**Selected text**

In Q4 2017, a liability was reported for the long-term incentive program (IoTP) for Tele2 employees that have a direct impact on the value creation of Tele2's IoT business (internet-of-things). The estimated fair value amounted on June 30, 2018 to SEK 3 (December 31, 2017: 3) million. The program is built on transferrable synthetic options. The fair value of the liability is determined with support from an independent valuation institute.

In 2016, a liability was reported for contingent deferred consideration to the former owners of Kombridge, Sweden. In Q1 2018, SEK 12 million of the consideration was settled. The estimated fair value of the deferred consideration amounted on June 30, 2018 to SEK 10 (December 31, 2017: 21) million. The fair value was calculated based on expected future cash flows at which a maximum turnout has been assumed.

Asianet, the former non-controlling shareholder of Tele2 Kazakhstan, has right to 18 percent of the economic interest in the jointly owned company with Kazakhtelecom in Kazakhstan. The estimated fair value of the deferred consideration amounted on June 30, 2018 to SEK 558 (December 31, 2017: 432) million respectively. The fair value was calculated based on expected future cash flows of the jointly owned company, please refer to Note 4.

NOTE 6 RELATED PARTIES

Tele2's share of cash and cash equivalents in joint operations (Svenska UMTS-nät AB and Net4Mobility HB), for which Tele2 has limited disposal rights was included in the Group's cash and cash equivalents and amounted at each closing date to the sums stated below.

SEK million 2018
Jun 30
2017
Dec 31
Cash and cash equivalents in joint operations 16 67

Kazakhtelecom has 49 percent of the voting rights in the jointly owned company in Kazakhstan. Tele2 and Kazakhtelecom sell and purchase telecommunication services to and from each other. Business relations and pricing between the parties are based on commercial terms and conditions. Apart from transactions with joint operations and previously described transactions, no other significant related party transactions were carried out during 2018. Other related parties are presented in Note 37 of the 2017 Annual Report.

NOTE 7 CONTINGENT LIABILITIES AND ASSETS

SEK million Jun 30, 2018 Dec 31, 2017
Asset dismantling obligation 160 149
Total contingent liabilities* 160 149

* including discontinued operations

Tele2 has obligations to dismantle assets and restore premises within fixed telephony and fixed broadband in the Netherlands. Tele2 assesses such dismantling as unlikely and consequently only reported this obligation as contingent liabilities.

NOTE 8 EQUITY, NUMBER OF SHARES AND INCENTIVE PROGRAMS Number of shares

Jun 30, 2018 Dec 31, 2017
Total number of shares 506,900,012 506,900,012
Number of treasury shares –3,695,420 –4,144,459
Number of outstanding shares 503,204,592 502,755,553
Number of outstanding shares, weighted average 502,895,254 502,614,759
Number of shares after dilution 507,039,653 505,931,001
Number of shares after dilution, weighted average 506,057,689 505,637,139

As a result of share rights in the LTI 2015 being exercised during Q2 2018, Tele2 delivered 449,039 B-shares in treasury shares to the participants in the program.

**Short exercise A**
From the listing below, pull out every line that contains the string "instances".

**Task material**
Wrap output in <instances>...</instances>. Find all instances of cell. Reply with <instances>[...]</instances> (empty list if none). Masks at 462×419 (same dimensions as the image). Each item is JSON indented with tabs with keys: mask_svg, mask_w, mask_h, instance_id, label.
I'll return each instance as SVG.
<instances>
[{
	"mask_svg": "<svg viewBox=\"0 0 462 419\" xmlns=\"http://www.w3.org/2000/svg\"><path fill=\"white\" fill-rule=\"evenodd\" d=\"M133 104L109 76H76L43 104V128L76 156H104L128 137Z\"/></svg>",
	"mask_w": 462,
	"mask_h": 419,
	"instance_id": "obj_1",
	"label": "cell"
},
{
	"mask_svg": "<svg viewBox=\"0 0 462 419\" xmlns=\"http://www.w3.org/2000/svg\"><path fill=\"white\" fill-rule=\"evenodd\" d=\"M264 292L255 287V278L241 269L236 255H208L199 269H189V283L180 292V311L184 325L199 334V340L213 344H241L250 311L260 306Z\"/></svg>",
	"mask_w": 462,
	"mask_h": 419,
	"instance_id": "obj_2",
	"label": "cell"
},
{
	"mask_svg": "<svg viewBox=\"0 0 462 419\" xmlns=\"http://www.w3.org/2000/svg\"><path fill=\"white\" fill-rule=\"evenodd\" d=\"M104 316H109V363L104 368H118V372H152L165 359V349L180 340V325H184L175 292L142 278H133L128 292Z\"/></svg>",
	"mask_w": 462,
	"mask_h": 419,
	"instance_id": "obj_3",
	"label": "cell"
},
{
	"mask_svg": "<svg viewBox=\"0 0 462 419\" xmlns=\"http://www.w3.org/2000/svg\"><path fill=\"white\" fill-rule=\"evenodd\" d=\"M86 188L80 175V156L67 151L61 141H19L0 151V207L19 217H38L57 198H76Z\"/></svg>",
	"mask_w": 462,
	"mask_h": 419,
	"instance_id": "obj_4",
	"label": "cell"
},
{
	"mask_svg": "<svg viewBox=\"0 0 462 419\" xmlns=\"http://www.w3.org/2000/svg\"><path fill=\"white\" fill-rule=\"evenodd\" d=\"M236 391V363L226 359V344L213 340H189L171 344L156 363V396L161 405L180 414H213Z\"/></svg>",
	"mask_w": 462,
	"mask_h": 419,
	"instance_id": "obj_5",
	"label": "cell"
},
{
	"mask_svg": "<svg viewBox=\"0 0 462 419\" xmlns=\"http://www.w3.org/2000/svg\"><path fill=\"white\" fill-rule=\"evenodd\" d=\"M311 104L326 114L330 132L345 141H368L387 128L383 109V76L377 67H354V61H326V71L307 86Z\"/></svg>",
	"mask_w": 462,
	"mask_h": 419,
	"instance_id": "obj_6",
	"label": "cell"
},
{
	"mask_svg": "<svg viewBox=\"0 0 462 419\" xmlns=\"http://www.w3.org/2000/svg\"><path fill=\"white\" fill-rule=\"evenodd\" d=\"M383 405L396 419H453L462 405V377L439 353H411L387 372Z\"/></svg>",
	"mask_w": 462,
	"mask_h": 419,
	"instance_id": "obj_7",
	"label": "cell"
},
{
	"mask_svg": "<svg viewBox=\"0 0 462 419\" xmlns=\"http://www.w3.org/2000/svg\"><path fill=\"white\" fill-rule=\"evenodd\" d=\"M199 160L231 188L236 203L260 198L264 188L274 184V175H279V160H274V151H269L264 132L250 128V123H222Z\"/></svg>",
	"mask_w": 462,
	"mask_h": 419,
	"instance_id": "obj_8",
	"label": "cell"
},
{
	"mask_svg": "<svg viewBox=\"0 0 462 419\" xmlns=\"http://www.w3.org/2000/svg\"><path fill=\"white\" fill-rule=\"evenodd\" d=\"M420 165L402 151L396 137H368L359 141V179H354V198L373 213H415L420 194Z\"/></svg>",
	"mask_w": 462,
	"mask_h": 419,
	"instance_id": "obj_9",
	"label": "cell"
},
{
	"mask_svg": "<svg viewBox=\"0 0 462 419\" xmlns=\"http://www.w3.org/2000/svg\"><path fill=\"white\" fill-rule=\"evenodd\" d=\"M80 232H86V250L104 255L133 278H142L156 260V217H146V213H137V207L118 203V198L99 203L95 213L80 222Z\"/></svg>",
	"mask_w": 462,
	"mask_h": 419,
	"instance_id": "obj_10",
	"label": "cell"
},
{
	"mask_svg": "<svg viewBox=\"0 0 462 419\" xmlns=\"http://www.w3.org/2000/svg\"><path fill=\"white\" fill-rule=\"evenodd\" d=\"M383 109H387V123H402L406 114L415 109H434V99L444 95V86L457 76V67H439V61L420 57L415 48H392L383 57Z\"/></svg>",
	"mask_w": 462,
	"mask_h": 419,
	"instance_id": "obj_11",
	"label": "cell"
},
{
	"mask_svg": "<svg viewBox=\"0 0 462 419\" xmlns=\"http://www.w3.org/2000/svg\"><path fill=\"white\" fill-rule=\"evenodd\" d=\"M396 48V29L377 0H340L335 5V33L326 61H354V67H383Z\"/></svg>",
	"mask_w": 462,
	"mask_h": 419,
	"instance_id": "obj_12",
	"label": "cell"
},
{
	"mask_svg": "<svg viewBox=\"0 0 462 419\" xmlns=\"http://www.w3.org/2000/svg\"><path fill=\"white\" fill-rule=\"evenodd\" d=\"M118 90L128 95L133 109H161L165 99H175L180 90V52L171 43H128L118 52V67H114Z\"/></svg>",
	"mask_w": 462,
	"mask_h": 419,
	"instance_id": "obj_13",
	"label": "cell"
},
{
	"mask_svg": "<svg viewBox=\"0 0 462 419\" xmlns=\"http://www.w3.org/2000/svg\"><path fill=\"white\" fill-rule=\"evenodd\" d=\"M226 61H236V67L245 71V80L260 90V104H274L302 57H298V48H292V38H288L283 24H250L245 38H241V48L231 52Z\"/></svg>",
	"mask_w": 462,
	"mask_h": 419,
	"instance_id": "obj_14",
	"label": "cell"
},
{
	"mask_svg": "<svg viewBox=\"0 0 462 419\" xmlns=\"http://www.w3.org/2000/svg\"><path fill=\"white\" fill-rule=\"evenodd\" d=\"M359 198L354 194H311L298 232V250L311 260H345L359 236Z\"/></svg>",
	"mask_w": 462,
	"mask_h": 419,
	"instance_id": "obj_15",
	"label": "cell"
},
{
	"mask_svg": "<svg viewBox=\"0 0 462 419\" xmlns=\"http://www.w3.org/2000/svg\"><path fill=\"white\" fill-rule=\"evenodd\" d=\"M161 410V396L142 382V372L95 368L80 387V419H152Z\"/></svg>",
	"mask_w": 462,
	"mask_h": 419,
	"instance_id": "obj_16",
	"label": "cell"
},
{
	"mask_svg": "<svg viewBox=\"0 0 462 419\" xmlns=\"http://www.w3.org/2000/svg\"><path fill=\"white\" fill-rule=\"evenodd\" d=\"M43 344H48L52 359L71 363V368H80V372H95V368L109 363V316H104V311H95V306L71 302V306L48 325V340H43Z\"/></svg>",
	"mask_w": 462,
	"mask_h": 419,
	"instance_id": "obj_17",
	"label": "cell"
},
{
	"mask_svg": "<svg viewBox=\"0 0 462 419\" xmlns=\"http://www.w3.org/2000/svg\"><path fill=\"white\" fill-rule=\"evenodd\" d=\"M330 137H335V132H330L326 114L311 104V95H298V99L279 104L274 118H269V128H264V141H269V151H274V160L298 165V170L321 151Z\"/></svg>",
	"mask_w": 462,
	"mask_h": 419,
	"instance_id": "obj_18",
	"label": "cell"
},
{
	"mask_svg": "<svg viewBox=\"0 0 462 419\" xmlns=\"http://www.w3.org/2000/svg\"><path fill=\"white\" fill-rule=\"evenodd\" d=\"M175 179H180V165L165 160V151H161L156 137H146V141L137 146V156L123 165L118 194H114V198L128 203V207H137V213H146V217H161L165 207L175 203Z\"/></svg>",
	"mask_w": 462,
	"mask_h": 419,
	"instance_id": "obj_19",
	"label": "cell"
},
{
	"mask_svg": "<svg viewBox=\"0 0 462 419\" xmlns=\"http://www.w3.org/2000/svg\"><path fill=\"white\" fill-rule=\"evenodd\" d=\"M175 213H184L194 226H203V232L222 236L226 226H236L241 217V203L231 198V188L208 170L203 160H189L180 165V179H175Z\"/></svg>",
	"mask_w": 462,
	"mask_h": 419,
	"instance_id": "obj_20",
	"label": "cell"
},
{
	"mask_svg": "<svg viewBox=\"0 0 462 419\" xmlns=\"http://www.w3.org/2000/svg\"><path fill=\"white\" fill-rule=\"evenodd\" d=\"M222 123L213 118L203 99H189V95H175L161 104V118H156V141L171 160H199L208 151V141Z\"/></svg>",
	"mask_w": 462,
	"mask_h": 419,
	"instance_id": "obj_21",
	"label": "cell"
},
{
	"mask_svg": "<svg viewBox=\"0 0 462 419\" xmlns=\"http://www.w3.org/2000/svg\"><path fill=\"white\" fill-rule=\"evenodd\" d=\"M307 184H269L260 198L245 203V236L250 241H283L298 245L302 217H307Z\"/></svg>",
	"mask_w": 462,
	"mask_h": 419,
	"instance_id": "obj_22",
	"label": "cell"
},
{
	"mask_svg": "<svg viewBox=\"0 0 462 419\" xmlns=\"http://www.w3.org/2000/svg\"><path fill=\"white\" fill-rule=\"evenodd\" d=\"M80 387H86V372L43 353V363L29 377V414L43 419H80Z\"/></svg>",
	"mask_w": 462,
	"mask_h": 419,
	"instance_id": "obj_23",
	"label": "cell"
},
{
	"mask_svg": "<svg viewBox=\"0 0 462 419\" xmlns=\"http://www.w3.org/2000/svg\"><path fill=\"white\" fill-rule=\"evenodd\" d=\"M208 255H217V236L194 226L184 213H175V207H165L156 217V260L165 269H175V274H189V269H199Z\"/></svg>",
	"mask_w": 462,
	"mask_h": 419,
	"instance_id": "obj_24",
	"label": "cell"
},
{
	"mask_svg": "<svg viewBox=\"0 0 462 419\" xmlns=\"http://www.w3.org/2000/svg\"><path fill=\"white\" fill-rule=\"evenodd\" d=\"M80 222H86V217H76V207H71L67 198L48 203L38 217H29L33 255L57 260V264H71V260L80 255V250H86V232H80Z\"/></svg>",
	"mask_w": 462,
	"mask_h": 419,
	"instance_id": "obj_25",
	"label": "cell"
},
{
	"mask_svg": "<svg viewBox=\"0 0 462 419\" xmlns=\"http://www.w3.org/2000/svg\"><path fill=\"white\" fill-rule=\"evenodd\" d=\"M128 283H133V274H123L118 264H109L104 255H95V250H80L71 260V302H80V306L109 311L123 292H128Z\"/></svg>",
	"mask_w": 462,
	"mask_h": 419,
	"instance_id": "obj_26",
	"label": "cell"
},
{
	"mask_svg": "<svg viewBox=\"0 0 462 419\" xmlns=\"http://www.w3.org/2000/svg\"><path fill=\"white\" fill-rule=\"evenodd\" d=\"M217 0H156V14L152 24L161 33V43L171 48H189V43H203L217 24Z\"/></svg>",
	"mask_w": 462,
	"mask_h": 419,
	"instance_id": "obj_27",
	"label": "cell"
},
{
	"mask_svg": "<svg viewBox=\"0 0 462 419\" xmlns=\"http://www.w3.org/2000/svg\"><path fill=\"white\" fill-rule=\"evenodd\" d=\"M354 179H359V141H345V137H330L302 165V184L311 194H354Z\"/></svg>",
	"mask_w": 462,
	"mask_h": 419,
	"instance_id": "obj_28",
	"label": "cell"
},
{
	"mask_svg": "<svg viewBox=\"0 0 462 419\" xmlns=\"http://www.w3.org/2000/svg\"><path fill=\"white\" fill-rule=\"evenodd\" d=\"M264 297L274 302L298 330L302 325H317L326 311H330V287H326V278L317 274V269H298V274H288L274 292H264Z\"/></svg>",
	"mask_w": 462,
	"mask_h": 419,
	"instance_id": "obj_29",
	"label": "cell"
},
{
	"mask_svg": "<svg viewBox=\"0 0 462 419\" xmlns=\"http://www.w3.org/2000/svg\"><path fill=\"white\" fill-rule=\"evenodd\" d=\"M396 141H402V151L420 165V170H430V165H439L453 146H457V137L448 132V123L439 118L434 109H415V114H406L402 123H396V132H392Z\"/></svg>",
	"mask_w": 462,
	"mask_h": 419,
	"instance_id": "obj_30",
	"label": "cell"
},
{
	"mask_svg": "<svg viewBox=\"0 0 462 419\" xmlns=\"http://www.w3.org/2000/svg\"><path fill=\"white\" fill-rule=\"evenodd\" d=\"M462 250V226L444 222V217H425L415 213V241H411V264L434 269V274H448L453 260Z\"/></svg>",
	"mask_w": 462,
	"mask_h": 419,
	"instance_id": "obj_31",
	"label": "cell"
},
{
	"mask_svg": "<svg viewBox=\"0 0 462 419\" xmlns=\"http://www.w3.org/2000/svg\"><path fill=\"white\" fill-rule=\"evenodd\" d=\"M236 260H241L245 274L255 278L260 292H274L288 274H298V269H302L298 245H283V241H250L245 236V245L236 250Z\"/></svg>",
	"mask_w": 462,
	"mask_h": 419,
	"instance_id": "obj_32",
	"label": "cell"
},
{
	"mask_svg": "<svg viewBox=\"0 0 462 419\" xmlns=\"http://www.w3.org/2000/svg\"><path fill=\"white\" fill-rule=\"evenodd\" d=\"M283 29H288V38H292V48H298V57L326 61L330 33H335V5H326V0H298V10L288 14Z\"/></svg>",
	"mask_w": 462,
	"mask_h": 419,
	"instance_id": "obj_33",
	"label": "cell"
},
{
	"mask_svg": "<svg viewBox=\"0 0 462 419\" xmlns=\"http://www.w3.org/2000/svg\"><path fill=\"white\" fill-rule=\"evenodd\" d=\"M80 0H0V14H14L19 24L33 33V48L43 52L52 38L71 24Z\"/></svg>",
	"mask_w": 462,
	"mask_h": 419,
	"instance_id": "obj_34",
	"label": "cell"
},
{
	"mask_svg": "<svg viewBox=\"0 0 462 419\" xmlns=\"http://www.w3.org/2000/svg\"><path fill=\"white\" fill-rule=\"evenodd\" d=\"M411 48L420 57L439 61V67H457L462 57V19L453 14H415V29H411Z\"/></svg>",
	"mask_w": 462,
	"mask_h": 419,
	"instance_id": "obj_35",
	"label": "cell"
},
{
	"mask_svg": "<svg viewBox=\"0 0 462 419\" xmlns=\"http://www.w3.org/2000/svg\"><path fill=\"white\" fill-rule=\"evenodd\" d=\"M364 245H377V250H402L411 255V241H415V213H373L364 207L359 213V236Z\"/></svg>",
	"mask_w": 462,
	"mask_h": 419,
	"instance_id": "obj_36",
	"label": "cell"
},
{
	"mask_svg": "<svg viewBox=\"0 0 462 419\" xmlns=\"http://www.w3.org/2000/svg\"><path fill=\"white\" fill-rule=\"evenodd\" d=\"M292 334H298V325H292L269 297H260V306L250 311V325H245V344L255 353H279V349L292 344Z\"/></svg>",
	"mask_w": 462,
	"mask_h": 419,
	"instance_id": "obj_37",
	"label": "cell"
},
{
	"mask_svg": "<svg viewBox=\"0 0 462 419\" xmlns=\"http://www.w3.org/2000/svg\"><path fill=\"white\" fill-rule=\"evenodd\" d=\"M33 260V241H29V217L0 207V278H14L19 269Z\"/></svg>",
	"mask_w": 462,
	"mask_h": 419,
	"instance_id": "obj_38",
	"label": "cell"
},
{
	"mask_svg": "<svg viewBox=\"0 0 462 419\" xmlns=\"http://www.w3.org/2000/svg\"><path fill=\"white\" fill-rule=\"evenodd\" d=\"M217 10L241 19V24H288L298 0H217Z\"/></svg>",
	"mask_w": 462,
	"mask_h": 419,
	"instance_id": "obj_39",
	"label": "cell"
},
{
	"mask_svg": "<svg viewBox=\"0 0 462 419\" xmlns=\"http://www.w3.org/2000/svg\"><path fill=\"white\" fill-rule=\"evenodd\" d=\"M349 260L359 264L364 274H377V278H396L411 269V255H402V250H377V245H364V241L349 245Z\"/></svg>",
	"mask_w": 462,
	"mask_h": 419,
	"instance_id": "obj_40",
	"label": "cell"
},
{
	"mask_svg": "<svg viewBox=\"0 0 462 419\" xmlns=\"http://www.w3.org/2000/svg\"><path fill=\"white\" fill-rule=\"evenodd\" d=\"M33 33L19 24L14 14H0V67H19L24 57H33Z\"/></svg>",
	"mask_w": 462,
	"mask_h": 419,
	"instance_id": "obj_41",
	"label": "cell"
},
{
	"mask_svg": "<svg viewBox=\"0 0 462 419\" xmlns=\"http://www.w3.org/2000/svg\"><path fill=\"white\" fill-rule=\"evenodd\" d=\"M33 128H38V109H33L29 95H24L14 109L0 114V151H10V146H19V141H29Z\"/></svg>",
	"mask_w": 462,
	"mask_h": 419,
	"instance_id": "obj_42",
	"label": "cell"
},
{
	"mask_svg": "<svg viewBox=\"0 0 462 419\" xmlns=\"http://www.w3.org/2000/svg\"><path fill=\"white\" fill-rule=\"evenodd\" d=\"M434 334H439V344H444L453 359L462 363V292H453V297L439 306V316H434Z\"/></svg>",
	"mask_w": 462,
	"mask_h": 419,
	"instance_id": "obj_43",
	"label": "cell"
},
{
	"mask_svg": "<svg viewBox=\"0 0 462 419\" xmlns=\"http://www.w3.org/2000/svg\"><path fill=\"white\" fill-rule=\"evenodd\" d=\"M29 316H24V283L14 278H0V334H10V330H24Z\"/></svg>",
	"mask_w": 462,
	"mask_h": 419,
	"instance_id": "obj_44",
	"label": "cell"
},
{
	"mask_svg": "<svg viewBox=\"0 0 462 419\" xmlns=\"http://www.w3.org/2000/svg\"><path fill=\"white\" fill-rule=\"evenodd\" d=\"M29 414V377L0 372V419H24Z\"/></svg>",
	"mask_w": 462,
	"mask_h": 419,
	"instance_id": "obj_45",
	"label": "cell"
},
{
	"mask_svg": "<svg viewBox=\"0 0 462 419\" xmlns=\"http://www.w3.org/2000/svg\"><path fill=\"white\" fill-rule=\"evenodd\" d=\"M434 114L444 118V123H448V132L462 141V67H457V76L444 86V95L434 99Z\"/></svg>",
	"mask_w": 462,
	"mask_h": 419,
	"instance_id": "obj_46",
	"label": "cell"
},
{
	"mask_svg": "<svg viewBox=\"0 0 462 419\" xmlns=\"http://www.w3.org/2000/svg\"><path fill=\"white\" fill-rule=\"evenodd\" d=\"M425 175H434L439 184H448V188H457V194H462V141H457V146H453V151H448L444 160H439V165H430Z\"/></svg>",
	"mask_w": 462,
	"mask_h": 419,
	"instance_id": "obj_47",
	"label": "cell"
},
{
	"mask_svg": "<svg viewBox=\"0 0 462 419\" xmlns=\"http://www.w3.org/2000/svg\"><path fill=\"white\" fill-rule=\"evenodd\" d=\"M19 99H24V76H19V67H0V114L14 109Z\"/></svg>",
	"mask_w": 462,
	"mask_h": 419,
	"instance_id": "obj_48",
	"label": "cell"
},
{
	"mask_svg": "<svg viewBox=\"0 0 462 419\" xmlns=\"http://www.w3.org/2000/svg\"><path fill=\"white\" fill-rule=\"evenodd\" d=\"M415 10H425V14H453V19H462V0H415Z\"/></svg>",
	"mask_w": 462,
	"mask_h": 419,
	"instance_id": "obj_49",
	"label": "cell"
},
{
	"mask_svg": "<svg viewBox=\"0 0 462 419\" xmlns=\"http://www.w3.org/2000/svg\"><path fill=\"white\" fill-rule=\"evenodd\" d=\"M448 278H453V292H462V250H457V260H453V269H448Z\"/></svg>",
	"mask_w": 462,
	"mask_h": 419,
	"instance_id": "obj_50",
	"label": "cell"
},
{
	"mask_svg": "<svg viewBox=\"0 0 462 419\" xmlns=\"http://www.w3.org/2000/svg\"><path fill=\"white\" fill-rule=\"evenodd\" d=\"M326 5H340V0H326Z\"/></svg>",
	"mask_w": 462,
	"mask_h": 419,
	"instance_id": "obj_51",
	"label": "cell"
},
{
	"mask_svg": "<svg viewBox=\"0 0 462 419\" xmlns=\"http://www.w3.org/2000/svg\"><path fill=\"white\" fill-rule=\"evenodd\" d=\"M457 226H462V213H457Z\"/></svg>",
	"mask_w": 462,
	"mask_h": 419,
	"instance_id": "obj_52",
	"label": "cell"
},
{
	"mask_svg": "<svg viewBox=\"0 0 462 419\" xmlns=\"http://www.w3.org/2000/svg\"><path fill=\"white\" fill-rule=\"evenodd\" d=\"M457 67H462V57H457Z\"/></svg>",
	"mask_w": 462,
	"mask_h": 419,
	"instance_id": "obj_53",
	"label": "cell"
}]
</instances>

**Short exercise B**
Reproduce everything in the Tele2 financial notes from "In 2016, a liability" down to "refer to Note 4.".

**Correct result A**
Wrap output in <instances>...</instances>. Find all instances of cell. Reply with <instances>[...]</instances> (empty list if none). Masks at 462×419 (same dimensions as the image). Each item is JSON indented with tabs with keys: mask_svg, mask_w, mask_h, instance_id, label.
<instances>
</instances>

**Correct result B**
In 2016, a liability was reported for contingent deferred consideration to the former owners of Kombridge, Sweden. In Q1 2018, SEK 12 million of the consideration was settled. The estimated fair value of the deferred consideration amounted on June 30, 2018 to SEK 10 (December 31, 2017: 21) million. The fair value was calculated based on expected future cash flows at which a maximum turnout has been assumed.

Asianet, the former non-controlling shareholder of Tele2 Kazakhstan, has right to 18 percent of the economic interest in the jointly owned company with Kazakhtelecom in Kazakhstan. The estimated fair value of the deferred consideration amounted on June 30, 2018 to SEK 558 (December 31, 2017: 432) million respectively. The fair value was calculated based on expected future cash flows of the jointly owned company, please refer to Note 4.